Unaudited pro forma condensed consolidated balance sheet as of December 31, 2014, page 110
7. | We note that your pro forma balance sheet reflects a $119.5 million intangible asset for acquired PPAs. Please clarify why your fair value analysis resulted in such a material amount recorded for PPAs. In doing so, explain to us the difference between the PPA terms and market conditions at the time of acquisition. |
![LOGO](https://capedge.com/proxy/S-1/0001193125-15-176034/g786133im1.jpg)
Securities and Exchange Commission
May 7, 2015
Page 5
Response
In response to the Staff’s comment, the Company advises the Staff that the fair value of power purchase agreements was determined using the income approach. The unit of valuation was considered to be the combined contracted asset value of Property Plant and Equipment (“PP&E”) and the associated power purchase agreements. Market participants typically estimate the combined contracted asset value of power facilities with consideration of all of the contracts and intangibles in place in conjunction with the related PP&E. This approach requires a segregation of the fair value of the PP&E from the intangible asset value. The fair value of the PP&E was estimated using the cost approach. The fair value of the power purchase agreement was segregated from the PP&E using an excess earnings model. This analysis allocates the asset value between the PP&E and the power purchase agreement.
Based on the Company’s analysis to date, it has determined that the terms associated with the acquired PPAs are consistent with terms available to other market participants. However, our preliminary analysis prepared (based on the approach discussed above) indicates that there is significant value associated with these power purchase agreements. This is supported by the current strength in market demand operating renewable energy generation assets with long term power purchase agreements in place. Such assets entail no development risk and produce steady and predictable cash flows and earnings. This type of asset often sells for more than the depreciated replacement cost of the assets due to the demand for assets that have a steady and contractual cash flow profile. The fair value of the power purchase agreements under this approach is driven by the relatively low cost of capital for assets with long-term contracts due to low rate of return requirements currently employed by market participants.
Note 2. Acquired Projects, page 114
8. | We note your description of the Chint Transaction, whereby you will acquire a 51% interest in NSM 24 from a third party and your Sponsor will concurrently contribute the remaining 49% ownership interest to you. Due to the anticipated remeasurement gain disclosed on page 112, it appears you will be accounting for this transaction by first reflecting the 49% contribution in your financial statements followed by the 51% acquisition. Please tell us how you determined such treatment was appropriate and why you did not first reflect the 51% acquisitions followed by the 49% contribution. |
Response
In response to the Staff’s comment, the Company advises the Staff that the accounting treatment aligns with the legal structure of the executed transaction and legal form. Therefore, the Company determined it was appropriate to first reflect the 49% contribution in the Company’s financial statements followed by the 51% acquisition as this is consistent with the timing of execution of the transactions per the underlying legal agreements.
![LOGO](https://capedge.com/proxy/S-1/0001193125-15-176034/g786133im1.jpg)
☆ ☆ ☆ ☆ ☆ ☆ ☆
In the SEC comment response, what approach was used to estimate the fair value of the PP&E?
☆ ☆ ☆ ☆ ☆ ☆ ☆
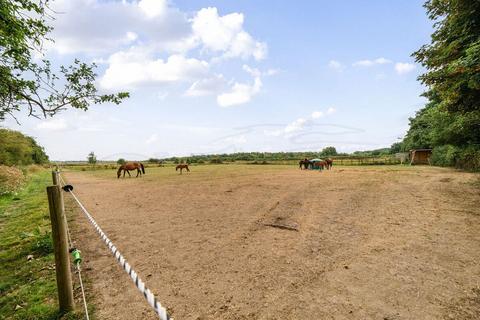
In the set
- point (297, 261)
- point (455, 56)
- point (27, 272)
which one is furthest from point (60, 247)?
point (455, 56)

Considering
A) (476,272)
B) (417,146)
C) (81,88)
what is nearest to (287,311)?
(476,272)

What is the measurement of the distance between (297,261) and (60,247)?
4.45 m

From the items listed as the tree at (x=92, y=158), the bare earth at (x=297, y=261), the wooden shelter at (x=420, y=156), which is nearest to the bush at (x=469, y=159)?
the wooden shelter at (x=420, y=156)

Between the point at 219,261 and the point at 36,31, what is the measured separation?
25.7ft

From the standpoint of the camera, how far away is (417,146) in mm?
45312

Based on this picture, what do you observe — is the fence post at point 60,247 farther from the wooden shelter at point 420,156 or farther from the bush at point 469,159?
the wooden shelter at point 420,156

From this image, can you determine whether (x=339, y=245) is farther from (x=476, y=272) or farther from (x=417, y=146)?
(x=417, y=146)

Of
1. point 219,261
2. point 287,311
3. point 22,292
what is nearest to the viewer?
point 287,311

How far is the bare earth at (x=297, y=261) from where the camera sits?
4094 mm

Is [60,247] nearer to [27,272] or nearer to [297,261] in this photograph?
[27,272]

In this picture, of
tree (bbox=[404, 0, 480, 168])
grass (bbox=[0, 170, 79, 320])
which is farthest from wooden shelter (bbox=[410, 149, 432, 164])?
grass (bbox=[0, 170, 79, 320])

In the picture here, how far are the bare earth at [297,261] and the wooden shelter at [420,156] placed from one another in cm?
4038

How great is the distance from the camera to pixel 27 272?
567cm

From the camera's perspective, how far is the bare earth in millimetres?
4094
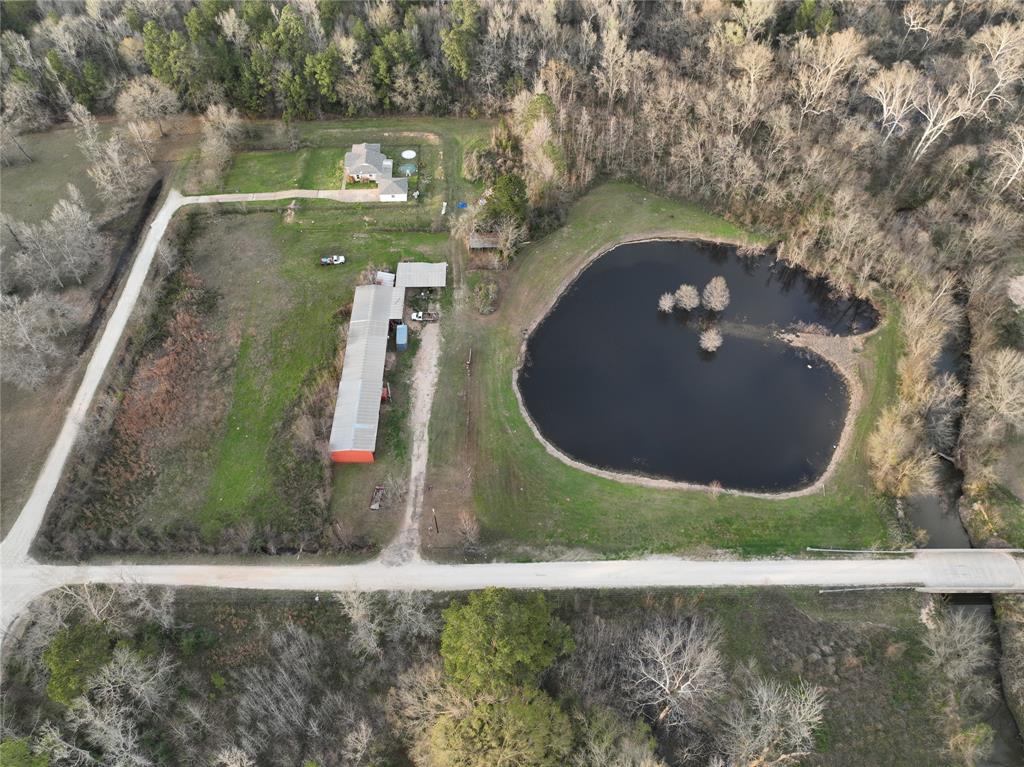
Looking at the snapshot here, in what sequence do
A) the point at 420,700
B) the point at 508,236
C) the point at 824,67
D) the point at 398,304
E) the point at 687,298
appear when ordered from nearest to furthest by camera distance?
the point at 420,700 → the point at 398,304 → the point at 687,298 → the point at 508,236 → the point at 824,67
☆ ☆ ☆ ☆ ☆ ☆ ☆
* _TASK RESPONSE_
The cost approach.